# Commercial vehicles and States of Emergency



## 78thrifleman (Dec 18, 2005)

My brother in law called me this morning with a questions that I didn't know the answer to.

HE owns several FedEX trucks and an officer told one of his drivers that if he were to get into an accident when we were in a state of emergency, he would automatically be found at fault and could be assessed a $500 fine because he is in a commercial vehicle, and that it is illegal for commercial vehicles to be on the road in a state of emergency.

Any thoughts on this?


----------



## Nuke_TRT (Feb 10, 2008)

Then who would plow?


----------



## kwflatbed (Dec 29, 2004)

There are a few exceptions I will have to look and see if I still have
the list, I know any truck carrying food is excempt.


----------



## Guest (Dec 28, 2010)

Non-emergency vehicular traffic was banned for awhile after the Blizzard of 1978 (just dated myself), but you can't even compare that to the somewhat big snow storm we got last night.


----------



## Hush (Feb 1, 2009)

I always took it to mean "state of emergency" means all road rules are suspended, and you can drive in a "Mad-Max" manner.


----------



## Guest (Dec 28, 2010)

State of Emergency is ordered when the Governor wants TV time with a cool looking vest. 

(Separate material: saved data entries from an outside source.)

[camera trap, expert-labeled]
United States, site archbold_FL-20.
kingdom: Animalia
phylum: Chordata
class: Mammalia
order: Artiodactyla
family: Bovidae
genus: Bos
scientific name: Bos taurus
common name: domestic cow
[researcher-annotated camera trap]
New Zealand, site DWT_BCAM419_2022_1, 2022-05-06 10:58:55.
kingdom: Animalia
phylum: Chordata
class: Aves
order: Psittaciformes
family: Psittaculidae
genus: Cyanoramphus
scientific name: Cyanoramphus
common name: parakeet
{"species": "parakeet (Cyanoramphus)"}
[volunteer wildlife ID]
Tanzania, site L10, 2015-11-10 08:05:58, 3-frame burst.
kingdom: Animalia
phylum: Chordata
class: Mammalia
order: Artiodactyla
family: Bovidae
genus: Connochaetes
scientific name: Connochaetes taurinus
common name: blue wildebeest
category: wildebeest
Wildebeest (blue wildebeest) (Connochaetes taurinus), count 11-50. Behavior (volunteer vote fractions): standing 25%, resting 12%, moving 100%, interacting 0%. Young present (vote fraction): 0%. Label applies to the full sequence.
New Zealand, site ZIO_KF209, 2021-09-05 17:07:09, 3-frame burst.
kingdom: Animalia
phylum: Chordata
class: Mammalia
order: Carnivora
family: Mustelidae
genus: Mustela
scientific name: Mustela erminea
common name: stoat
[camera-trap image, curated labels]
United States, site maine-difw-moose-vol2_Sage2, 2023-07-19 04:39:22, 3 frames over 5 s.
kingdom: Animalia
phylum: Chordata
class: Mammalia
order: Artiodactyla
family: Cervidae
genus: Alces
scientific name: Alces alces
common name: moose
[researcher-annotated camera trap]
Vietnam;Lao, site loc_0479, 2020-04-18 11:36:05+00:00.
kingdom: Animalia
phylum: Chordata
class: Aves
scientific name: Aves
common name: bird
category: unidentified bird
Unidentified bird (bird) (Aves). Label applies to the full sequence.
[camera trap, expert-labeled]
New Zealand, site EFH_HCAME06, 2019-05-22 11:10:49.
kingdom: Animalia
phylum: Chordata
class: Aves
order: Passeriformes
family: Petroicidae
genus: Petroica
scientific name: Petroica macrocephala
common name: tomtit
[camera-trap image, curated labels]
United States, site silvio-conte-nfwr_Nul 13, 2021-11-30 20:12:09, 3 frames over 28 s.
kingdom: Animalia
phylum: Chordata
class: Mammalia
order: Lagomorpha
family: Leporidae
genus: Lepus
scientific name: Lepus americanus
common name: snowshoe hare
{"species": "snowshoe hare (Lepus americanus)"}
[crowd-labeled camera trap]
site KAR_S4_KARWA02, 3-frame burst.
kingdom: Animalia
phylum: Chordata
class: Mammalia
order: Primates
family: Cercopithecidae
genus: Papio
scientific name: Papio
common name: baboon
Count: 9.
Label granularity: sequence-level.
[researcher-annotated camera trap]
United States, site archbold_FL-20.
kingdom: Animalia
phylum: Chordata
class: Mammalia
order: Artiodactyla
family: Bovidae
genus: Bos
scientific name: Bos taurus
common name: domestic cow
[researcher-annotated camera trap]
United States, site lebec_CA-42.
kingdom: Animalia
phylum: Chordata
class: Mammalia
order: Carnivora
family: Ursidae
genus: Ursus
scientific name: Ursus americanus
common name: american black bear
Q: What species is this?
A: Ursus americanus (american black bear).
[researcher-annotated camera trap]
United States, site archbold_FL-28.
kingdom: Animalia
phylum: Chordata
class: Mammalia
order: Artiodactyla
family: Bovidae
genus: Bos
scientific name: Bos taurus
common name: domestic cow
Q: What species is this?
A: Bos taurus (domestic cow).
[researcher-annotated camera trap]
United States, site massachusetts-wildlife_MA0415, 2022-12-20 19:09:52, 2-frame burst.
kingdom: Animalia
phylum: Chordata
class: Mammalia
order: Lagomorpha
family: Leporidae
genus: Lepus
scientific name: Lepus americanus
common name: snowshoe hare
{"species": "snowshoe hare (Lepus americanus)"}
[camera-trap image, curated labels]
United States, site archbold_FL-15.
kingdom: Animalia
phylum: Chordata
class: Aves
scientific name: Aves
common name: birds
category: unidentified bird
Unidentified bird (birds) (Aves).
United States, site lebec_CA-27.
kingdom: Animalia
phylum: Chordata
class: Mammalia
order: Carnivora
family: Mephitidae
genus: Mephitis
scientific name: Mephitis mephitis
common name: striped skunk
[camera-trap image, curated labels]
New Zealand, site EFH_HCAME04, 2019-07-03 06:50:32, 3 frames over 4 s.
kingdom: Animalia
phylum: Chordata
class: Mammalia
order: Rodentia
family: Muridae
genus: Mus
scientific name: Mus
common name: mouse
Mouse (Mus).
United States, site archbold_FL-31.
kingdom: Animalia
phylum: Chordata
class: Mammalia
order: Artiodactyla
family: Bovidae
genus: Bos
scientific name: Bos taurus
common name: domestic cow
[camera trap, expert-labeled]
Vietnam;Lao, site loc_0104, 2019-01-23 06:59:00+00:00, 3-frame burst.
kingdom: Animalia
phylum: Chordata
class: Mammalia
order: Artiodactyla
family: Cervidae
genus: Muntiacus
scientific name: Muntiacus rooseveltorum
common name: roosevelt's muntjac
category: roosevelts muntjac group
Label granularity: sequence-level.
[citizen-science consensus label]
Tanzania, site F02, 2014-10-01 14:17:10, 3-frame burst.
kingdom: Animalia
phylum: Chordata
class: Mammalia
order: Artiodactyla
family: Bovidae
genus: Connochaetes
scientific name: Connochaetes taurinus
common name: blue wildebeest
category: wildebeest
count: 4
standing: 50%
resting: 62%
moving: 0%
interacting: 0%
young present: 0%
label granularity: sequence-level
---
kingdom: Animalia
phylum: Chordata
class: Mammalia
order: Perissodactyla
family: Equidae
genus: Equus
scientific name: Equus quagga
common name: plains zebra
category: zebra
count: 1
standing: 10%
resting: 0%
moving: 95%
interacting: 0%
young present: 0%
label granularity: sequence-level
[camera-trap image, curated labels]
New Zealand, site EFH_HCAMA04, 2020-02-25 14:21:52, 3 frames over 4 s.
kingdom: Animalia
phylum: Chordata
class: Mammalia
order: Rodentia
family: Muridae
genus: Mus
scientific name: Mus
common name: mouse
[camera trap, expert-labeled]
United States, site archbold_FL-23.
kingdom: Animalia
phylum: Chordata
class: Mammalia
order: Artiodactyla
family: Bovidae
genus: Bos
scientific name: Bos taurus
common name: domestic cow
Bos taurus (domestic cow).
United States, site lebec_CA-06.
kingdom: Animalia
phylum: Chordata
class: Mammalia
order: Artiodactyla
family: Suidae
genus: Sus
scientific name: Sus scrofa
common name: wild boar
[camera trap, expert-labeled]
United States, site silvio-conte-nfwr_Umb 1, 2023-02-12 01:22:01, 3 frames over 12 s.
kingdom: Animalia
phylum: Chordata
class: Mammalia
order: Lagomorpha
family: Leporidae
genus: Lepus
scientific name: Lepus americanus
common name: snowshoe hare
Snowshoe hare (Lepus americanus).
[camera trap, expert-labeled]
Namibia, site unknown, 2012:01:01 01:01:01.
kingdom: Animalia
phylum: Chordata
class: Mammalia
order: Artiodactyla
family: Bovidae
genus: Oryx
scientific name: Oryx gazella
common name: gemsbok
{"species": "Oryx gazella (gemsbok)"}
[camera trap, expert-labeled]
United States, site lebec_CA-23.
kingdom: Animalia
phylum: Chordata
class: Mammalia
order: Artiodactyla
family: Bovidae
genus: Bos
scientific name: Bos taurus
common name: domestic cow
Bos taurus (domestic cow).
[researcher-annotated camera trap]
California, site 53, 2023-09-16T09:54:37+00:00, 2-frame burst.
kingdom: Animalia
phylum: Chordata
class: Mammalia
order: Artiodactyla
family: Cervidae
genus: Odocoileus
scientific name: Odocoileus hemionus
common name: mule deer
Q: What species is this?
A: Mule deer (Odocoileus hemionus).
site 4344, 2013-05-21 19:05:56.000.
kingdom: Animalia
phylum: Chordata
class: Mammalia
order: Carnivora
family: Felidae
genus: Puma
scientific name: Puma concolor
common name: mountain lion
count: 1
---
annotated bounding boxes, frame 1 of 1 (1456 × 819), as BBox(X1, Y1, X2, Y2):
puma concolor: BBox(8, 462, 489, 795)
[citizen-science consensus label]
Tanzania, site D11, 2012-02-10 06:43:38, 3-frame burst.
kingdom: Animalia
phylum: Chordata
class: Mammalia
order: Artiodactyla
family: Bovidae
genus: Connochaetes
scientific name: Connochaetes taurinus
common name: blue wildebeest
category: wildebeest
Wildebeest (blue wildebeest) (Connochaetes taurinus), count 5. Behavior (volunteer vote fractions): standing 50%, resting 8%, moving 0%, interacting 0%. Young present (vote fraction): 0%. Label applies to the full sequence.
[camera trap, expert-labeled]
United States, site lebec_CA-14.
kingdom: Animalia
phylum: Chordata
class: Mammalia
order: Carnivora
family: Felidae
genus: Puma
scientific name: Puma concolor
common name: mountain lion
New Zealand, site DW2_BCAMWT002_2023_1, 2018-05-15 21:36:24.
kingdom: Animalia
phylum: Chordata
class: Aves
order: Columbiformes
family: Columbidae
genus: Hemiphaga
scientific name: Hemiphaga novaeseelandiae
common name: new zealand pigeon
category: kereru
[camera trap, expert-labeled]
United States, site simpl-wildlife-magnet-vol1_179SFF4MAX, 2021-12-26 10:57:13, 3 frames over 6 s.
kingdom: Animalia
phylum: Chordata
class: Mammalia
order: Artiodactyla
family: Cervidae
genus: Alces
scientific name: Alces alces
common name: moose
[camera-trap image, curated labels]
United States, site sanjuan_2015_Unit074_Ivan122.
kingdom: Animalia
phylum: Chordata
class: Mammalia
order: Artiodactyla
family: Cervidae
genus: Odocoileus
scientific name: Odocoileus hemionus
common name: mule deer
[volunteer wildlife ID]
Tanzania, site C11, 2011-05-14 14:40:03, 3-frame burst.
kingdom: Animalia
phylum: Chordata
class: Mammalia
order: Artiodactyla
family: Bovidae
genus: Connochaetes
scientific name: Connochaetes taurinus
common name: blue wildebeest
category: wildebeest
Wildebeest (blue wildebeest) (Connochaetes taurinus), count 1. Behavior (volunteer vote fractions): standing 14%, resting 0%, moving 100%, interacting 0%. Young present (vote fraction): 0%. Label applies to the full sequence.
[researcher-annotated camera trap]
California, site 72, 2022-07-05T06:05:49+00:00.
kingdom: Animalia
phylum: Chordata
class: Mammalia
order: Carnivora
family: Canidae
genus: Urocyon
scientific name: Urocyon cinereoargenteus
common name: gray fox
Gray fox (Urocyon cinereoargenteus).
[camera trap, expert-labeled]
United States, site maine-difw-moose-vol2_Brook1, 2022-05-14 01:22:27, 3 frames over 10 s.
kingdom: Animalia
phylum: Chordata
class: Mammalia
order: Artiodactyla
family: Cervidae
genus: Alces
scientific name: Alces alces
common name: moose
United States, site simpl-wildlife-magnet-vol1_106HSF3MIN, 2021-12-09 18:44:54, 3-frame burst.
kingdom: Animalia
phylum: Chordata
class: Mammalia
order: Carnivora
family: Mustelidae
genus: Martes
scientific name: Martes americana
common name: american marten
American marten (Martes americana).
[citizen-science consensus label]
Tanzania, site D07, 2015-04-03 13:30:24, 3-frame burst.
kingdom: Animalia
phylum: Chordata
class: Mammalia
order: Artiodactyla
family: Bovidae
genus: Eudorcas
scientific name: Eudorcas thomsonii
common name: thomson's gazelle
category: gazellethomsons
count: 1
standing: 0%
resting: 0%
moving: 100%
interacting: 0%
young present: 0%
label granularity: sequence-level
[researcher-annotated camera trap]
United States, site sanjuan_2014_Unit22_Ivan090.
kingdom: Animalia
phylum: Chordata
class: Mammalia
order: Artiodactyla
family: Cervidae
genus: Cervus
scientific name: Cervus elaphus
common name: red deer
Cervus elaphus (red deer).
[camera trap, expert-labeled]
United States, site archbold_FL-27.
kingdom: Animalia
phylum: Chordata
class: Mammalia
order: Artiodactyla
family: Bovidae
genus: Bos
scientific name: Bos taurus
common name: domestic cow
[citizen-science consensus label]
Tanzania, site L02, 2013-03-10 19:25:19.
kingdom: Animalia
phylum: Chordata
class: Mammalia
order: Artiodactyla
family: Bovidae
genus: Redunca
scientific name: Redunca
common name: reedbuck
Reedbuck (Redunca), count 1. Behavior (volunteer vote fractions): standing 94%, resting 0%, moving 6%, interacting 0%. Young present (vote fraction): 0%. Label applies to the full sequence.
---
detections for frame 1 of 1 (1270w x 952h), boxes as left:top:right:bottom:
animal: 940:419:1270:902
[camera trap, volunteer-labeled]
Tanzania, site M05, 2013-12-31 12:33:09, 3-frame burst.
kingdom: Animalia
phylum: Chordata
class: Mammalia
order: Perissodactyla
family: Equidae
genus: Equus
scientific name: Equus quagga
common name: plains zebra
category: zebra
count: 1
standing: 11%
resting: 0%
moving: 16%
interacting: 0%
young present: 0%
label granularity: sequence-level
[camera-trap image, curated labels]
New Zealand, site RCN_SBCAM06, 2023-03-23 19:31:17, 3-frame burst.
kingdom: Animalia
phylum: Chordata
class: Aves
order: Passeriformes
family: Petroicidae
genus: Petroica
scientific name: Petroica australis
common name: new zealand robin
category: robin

Sent from my Droid Incredible using Tapatalk.


----------



## CJIS (Mar 12, 2005)

MSP75 said:


> State of Emergency is ordered when the Governor wants TV time with a cool looking vest.
> 
> Sent from my Droid Incredible using Tapatalk.


That cool vest makes him look more like a dork than he already is.


----------



## firefighter39 (Apr 10, 2006)

If commercial vehicles were not allowed on the road during a state of emergency then there would be no landsacper/plumber/electrician I mean Firefighters able to get to work in their pick-up trucks


----------



## Goose (Dec 1, 2004)

firefighter39 said:


> If commercial vehicles were not allowed on the road during a state of emergency then there would be no landsacper/plumber/electrician I mean Firefighters able to get to work in their pick-up trucks


Nice call. Who's going to make it their sig? :smug:


----------



## Tuna (Jun 1, 2006)

Got a neighbor that drives for Fed X. Asked me the same question about comm. vehicles and state of emergency. I had no answer.


----------



## SinePari (Aug 15, 2004)

What is a Gubernatorial State of Emergency?

_There is a misconception that various restrictions or bans automatically are triggered when there is a Gubernatorial State of Emergency in place. This is not so. *The declaration of a State of Emergency does not in itself affect the operation of private enterprise*. Travel is not automatically banned; businesses and schools are not automatically closed. _

That took two clicks on mass.gov, btw...


----------



## 78thrifleman (Dec 18, 2005)

Asked/answered. Thanks.

Closed


----------